Following A Dream
Juliana Loomer was born and raised in the creative hotbed of Northern California, just outside San Francisco. By 2007, she was an overworked and exhausted visual effects artist working in the film industry. After taking an opportunity for a well deserved rest, she found herself unable to sleep for weeks.
"Though it is hard to believe, the nights of sleeplessness were due to a man made of "shadow" that would stand next to my bed each night, telling me to write down a story about a girl that moves from California to Norway."
She agreed to write the story so she could get some sleep and in four weeks time, having never written anything before but emails, she had Child of the Jotun typed out for the "shadow man” that stood next to the bed.
With the encouragement of friends, she decided to travel to Norway to see if the people and places she had written about were at all accurate. To her excitement and fear, they were. Following the story has changed her life.
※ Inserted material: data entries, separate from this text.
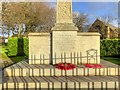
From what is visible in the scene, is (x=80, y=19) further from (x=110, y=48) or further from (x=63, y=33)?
(x=63, y=33)

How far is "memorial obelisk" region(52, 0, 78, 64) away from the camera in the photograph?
936 centimetres

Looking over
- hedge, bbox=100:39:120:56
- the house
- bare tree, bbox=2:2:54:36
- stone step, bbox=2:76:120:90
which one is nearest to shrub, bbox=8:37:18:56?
bare tree, bbox=2:2:54:36

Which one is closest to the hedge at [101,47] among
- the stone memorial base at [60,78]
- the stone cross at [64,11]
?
the stone cross at [64,11]

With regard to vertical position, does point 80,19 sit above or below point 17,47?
above

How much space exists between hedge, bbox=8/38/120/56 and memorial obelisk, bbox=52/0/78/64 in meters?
11.7

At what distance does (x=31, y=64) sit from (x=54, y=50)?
1187 millimetres

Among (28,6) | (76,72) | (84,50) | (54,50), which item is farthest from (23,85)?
(28,6)

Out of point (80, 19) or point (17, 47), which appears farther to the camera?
point (80, 19)

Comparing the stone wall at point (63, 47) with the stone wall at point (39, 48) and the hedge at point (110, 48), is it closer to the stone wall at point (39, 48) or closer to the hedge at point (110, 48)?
the stone wall at point (39, 48)

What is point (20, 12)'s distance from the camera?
1216 inches

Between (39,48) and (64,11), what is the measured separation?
2.01m

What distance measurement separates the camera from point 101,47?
20.5m

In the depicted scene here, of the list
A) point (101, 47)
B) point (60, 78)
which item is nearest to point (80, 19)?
point (101, 47)

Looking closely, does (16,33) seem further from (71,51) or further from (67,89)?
(67,89)
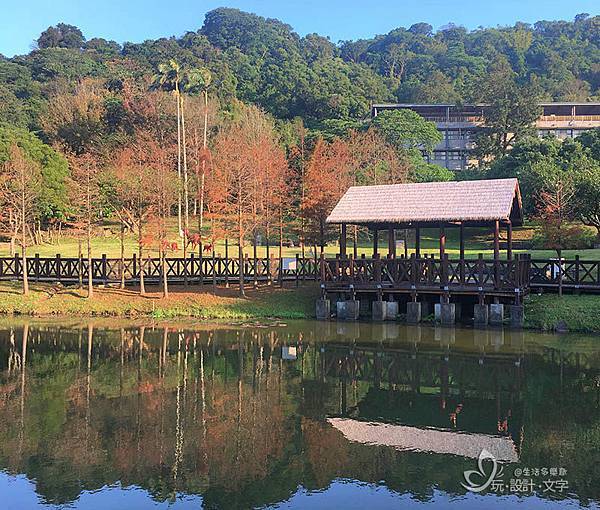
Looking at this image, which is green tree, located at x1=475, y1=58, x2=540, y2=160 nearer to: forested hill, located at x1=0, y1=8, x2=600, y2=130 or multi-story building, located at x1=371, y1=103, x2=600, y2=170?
multi-story building, located at x1=371, y1=103, x2=600, y2=170

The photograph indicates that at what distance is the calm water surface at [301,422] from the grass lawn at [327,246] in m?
21.5

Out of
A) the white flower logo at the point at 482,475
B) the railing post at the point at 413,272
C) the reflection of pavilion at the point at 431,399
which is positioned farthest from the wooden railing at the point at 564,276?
the white flower logo at the point at 482,475

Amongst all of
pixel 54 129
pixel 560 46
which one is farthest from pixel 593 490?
pixel 560 46

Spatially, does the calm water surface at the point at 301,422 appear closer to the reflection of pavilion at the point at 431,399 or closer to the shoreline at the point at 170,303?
the reflection of pavilion at the point at 431,399

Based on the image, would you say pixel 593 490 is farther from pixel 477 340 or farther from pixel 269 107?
pixel 269 107

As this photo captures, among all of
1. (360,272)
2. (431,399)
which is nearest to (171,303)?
(360,272)

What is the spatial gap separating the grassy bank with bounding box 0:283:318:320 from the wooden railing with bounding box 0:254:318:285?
1.06m

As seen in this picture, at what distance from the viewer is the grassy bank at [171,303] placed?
31828mm

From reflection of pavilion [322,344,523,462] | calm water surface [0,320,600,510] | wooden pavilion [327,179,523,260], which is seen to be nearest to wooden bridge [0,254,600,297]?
wooden pavilion [327,179,523,260]

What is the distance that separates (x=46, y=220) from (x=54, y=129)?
720 inches

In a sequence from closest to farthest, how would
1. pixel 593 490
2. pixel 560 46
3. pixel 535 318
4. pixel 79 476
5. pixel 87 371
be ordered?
pixel 593 490 < pixel 79 476 < pixel 87 371 < pixel 535 318 < pixel 560 46

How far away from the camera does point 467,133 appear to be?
94062 millimetres

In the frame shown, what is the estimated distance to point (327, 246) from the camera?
54.9 meters

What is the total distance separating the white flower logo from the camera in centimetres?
1222
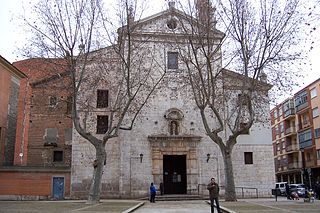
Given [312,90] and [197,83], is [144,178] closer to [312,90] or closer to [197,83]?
[197,83]

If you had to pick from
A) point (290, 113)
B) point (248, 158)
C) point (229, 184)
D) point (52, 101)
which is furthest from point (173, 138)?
point (290, 113)

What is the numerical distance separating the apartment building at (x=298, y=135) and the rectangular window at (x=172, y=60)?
68.6ft

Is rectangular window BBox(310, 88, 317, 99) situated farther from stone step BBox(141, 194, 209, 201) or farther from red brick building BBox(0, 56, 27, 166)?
red brick building BBox(0, 56, 27, 166)

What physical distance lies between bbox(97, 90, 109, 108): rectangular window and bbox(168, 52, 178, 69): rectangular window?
5.63 m

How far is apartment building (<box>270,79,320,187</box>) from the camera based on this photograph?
4944 cm

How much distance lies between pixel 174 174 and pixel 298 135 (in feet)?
102

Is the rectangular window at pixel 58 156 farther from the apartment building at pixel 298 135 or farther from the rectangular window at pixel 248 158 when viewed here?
the apartment building at pixel 298 135

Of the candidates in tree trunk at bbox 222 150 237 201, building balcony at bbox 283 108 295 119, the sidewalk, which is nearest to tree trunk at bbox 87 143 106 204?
the sidewalk

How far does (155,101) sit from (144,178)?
6.13m

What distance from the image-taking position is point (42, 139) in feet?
112

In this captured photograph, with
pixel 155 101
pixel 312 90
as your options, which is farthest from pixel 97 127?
pixel 312 90

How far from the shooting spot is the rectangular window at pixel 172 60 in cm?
3131

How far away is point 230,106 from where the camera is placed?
1222 inches

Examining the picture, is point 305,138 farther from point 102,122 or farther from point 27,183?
point 27,183
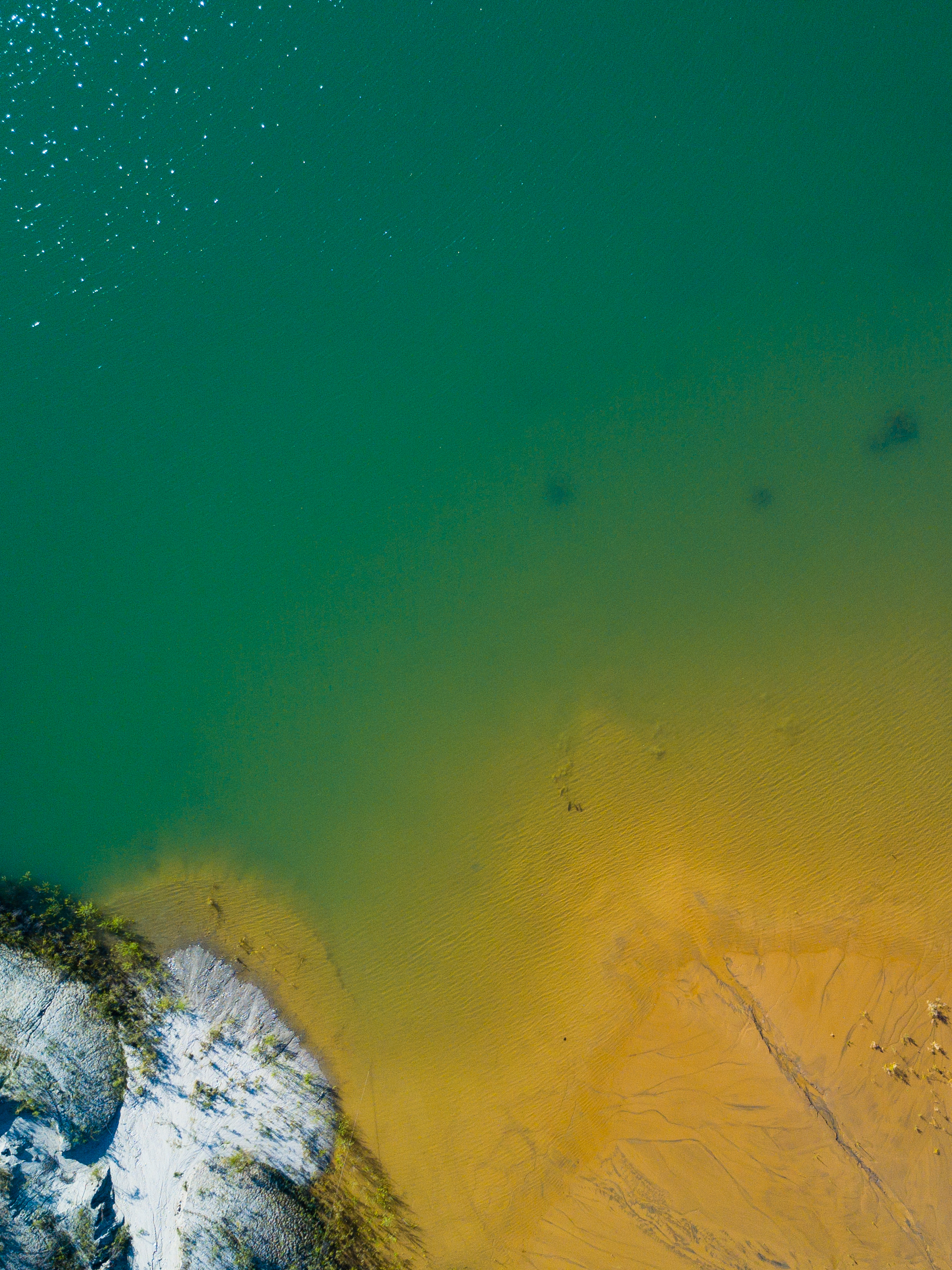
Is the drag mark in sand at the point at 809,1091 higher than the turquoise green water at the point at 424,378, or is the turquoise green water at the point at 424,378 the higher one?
the turquoise green water at the point at 424,378

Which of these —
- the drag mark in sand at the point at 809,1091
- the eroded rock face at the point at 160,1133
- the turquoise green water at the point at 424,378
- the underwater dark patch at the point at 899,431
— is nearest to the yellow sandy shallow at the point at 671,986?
the drag mark in sand at the point at 809,1091

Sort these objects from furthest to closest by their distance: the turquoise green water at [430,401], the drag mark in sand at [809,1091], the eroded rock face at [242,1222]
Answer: the turquoise green water at [430,401]
the drag mark in sand at [809,1091]
the eroded rock face at [242,1222]

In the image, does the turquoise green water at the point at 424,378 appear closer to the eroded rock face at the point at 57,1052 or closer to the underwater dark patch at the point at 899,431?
the underwater dark patch at the point at 899,431

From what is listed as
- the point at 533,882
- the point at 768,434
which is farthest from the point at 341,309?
the point at 533,882

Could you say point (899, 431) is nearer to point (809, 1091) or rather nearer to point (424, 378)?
point (424, 378)

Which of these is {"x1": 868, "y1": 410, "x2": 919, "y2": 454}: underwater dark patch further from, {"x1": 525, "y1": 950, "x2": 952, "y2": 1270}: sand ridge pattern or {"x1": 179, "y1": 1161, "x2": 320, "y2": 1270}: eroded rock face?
{"x1": 179, "y1": 1161, "x2": 320, "y2": 1270}: eroded rock face

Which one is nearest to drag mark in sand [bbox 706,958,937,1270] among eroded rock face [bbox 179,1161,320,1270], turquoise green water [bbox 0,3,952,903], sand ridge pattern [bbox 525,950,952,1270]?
sand ridge pattern [bbox 525,950,952,1270]

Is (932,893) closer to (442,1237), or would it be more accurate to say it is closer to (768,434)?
(768,434)
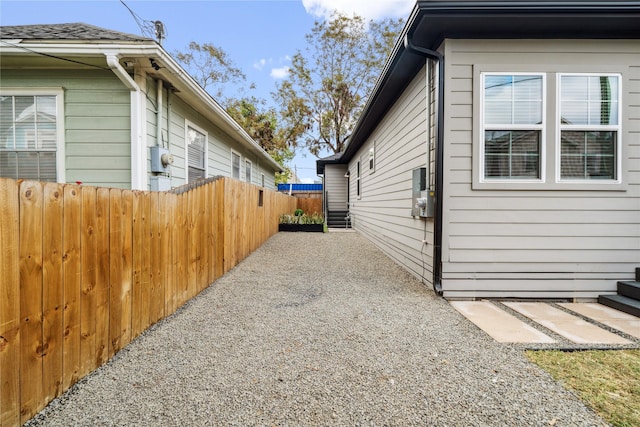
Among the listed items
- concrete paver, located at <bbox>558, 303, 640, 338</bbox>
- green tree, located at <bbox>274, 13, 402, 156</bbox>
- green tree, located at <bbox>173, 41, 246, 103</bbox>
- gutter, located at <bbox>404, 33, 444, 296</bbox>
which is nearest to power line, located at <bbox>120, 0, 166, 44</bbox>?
gutter, located at <bbox>404, 33, 444, 296</bbox>

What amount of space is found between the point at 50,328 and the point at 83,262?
404 millimetres

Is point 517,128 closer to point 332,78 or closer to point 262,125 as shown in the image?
point 332,78

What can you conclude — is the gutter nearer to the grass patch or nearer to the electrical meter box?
the grass patch

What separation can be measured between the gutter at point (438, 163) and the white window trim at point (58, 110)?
472cm

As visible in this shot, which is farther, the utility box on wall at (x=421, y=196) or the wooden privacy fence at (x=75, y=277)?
the utility box on wall at (x=421, y=196)

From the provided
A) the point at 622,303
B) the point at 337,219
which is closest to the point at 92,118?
the point at 622,303

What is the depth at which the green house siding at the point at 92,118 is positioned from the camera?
412cm

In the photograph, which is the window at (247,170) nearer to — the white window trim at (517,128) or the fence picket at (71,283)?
the white window trim at (517,128)

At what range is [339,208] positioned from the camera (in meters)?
14.0

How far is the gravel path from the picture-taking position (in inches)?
62.5

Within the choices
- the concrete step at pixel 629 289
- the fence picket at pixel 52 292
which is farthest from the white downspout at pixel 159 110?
the concrete step at pixel 629 289

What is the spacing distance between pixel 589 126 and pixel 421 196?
6.66 ft

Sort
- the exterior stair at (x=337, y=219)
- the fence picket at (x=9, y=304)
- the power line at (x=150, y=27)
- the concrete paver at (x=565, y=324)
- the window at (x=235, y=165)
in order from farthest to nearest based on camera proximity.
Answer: the exterior stair at (x=337, y=219) < the window at (x=235, y=165) < the power line at (x=150, y=27) < the concrete paver at (x=565, y=324) < the fence picket at (x=9, y=304)

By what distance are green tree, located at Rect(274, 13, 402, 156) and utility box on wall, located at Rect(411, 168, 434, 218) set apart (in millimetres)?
15982
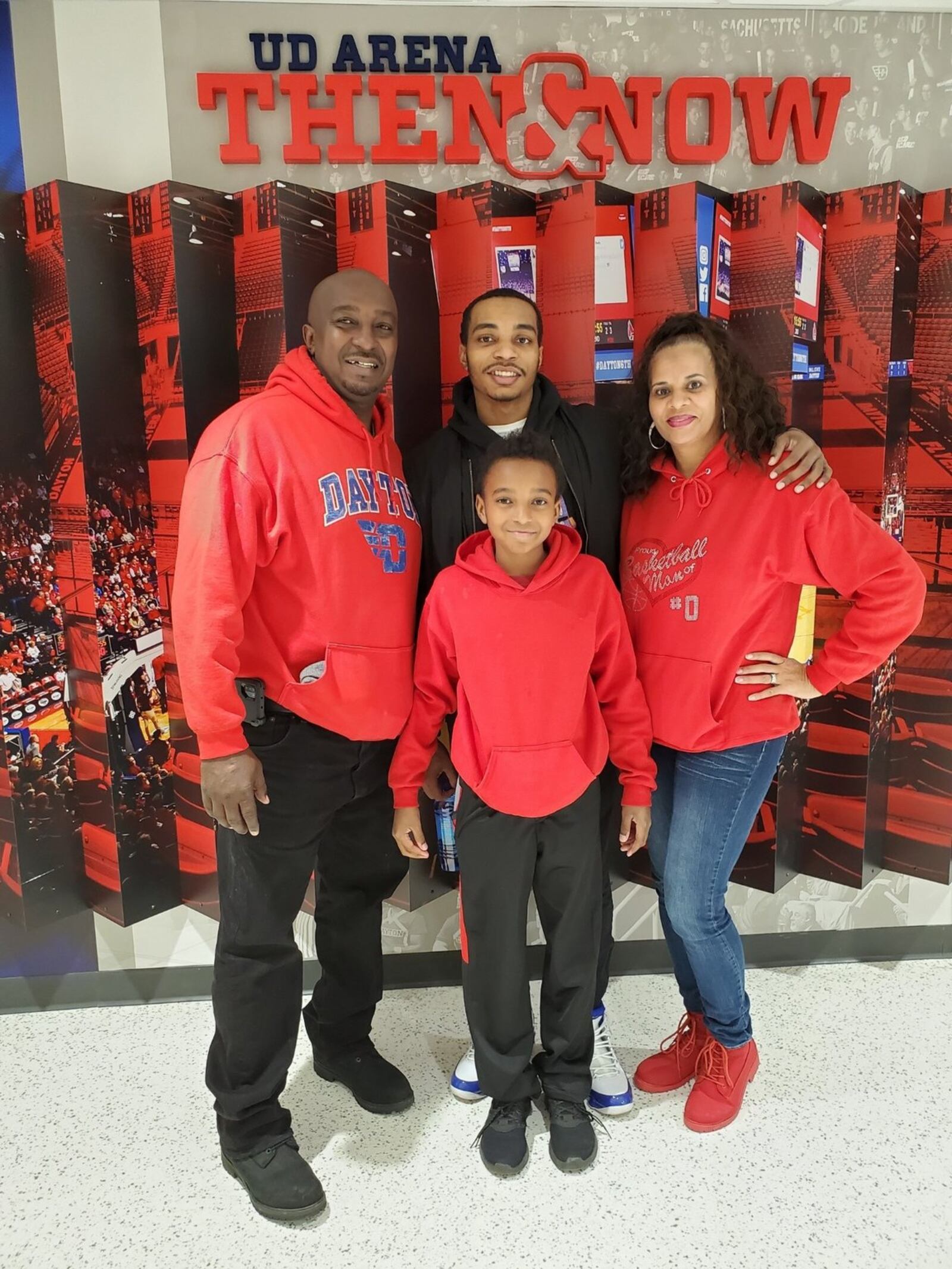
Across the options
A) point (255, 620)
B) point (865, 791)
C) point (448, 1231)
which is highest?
point (255, 620)

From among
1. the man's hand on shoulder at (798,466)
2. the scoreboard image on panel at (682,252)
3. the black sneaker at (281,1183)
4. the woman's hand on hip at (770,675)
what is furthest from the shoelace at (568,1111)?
the scoreboard image on panel at (682,252)

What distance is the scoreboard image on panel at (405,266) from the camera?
2053 mm

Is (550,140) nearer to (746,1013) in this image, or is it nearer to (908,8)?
(908,8)

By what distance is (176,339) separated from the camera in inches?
81.4

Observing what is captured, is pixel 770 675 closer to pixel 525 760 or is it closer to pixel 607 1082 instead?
pixel 525 760

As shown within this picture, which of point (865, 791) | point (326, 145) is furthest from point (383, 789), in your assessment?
point (326, 145)

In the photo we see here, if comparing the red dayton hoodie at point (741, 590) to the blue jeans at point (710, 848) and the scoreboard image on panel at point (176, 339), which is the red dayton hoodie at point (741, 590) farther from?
the scoreboard image on panel at point (176, 339)

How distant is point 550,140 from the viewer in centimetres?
216

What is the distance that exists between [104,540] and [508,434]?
3.64 feet

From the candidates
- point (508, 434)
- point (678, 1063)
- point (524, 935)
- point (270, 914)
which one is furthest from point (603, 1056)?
point (508, 434)

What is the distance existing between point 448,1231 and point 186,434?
1.88 metres

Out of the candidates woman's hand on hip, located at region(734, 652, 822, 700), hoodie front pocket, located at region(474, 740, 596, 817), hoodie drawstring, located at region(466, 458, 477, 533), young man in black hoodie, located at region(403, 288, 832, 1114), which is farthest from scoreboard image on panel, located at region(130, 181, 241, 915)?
woman's hand on hip, located at region(734, 652, 822, 700)

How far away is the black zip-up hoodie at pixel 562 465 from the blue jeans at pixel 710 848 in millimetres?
527

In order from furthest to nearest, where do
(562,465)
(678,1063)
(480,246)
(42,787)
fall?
1. (42,787)
2. (480,246)
3. (678,1063)
4. (562,465)
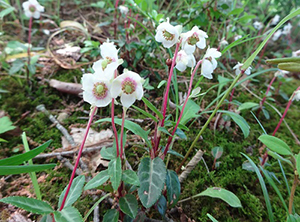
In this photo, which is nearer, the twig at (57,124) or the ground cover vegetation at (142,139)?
the ground cover vegetation at (142,139)

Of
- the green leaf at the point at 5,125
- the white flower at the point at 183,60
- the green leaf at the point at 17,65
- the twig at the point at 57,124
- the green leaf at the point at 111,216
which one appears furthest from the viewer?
the green leaf at the point at 17,65

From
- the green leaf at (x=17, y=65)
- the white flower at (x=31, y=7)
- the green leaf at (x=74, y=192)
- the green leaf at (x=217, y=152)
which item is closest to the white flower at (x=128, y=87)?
the green leaf at (x=74, y=192)

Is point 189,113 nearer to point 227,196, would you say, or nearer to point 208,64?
point 208,64

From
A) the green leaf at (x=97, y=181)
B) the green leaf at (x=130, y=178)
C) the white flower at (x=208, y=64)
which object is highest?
the white flower at (x=208, y=64)

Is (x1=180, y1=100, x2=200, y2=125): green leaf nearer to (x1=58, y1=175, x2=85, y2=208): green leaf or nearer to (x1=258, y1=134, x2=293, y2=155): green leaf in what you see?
(x1=258, y1=134, x2=293, y2=155): green leaf

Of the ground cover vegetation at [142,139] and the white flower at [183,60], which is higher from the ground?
the white flower at [183,60]

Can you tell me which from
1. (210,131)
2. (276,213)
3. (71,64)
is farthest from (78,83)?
(276,213)

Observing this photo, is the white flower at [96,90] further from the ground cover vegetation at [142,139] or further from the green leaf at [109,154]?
the green leaf at [109,154]

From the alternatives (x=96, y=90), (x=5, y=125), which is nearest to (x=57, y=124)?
(x=5, y=125)
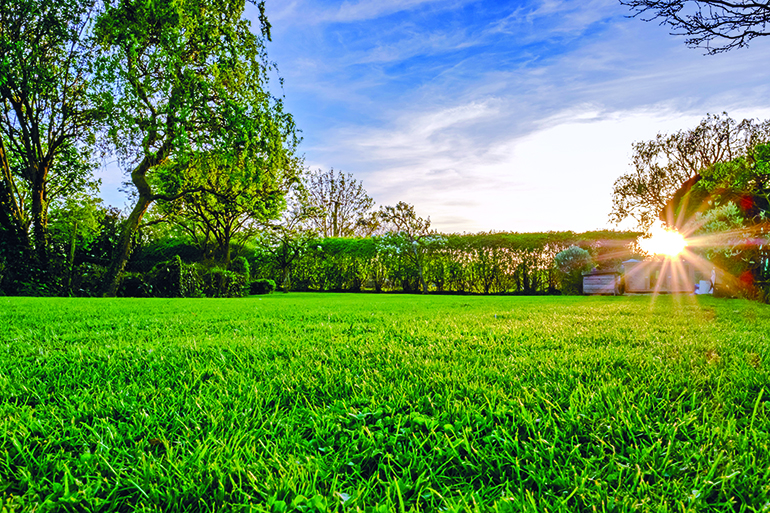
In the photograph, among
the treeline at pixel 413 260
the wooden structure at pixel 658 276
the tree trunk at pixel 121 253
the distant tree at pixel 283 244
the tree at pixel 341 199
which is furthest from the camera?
the tree at pixel 341 199

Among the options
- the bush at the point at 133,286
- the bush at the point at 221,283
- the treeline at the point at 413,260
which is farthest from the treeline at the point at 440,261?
the bush at the point at 133,286

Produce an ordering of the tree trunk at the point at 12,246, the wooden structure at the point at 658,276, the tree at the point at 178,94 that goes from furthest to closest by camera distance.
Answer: the wooden structure at the point at 658,276 < the tree at the point at 178,94 < the tree trunk at the point at 12,246

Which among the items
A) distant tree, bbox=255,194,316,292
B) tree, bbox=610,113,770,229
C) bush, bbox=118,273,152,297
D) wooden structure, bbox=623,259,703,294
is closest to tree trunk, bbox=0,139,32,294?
bush, bbox=118,273,152,297

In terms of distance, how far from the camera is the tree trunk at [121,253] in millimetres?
11047

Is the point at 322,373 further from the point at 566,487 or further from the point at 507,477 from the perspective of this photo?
the point at 566,487

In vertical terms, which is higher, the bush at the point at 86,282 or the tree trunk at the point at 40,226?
the tree trunk at the point at 40,226

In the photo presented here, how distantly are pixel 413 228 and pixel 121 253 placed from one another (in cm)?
1041

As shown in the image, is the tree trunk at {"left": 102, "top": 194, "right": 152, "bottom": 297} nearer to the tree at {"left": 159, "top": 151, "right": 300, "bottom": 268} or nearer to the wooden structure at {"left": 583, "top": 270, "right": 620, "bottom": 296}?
the tree at {"left": 159, "top": 151, "right": 300, "bottom": 268}

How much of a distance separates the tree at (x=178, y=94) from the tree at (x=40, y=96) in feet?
4.21

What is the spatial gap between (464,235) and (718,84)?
909 centimetres

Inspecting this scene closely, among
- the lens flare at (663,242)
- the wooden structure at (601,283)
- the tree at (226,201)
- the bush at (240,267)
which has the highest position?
the tree at (226,201)

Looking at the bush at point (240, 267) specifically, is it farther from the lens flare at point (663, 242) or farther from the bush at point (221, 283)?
the lens flare at point (663, 242)

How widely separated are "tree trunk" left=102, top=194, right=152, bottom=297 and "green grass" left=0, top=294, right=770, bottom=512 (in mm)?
9649

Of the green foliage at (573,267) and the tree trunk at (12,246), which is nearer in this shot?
the tree trunk at (12,246)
Juliana currently lives outside Seljord, Norway with her husband and is dedicated to writing down the stories that continue to be told to her.
Storyteller
Juliana does not consider herself an author in the traditional sense, though she has surely put in the time and hard work all other authors have. She considers herself a storyteller because she does not design the stories she writes; she interprets them from "others" that want the story told. She explains:
"In the first part of the writing process, I simply lay my hands on the keyboard, close my eyes and begin to type. The story comes to me in a series of images and strong feelings. My job is to write it all down exactly as it is being "shown" to me. A few times, I have unconsciously added my own desires into the story, only then to have to go back and delete 20 chapters because the story wasn't making sense. Trusting the story to know how it wants to be told is the key."
She does not consider herself unique in the experience and can point to many authors, artists, musicians and film makers who are going through similar experiences.
“If you listen to creative people, you find that many are talking about this intense communion with something outside themselves that wants a story told, even compells them to tell a specific story through their artform. I believe there is something within the spirit world that is ready to be communicated; a universal story they are trying to tell us about ourselves that each artist interprets uniquely. Many of us now have made agreements to be the voice of these “others” and share the stories they have to tell. Trusting the story has changed my life.”
The story in her premiere book will continue. After the publication of Child of the Jotun, the second book in the series, Birth of a God, will be available late 2012.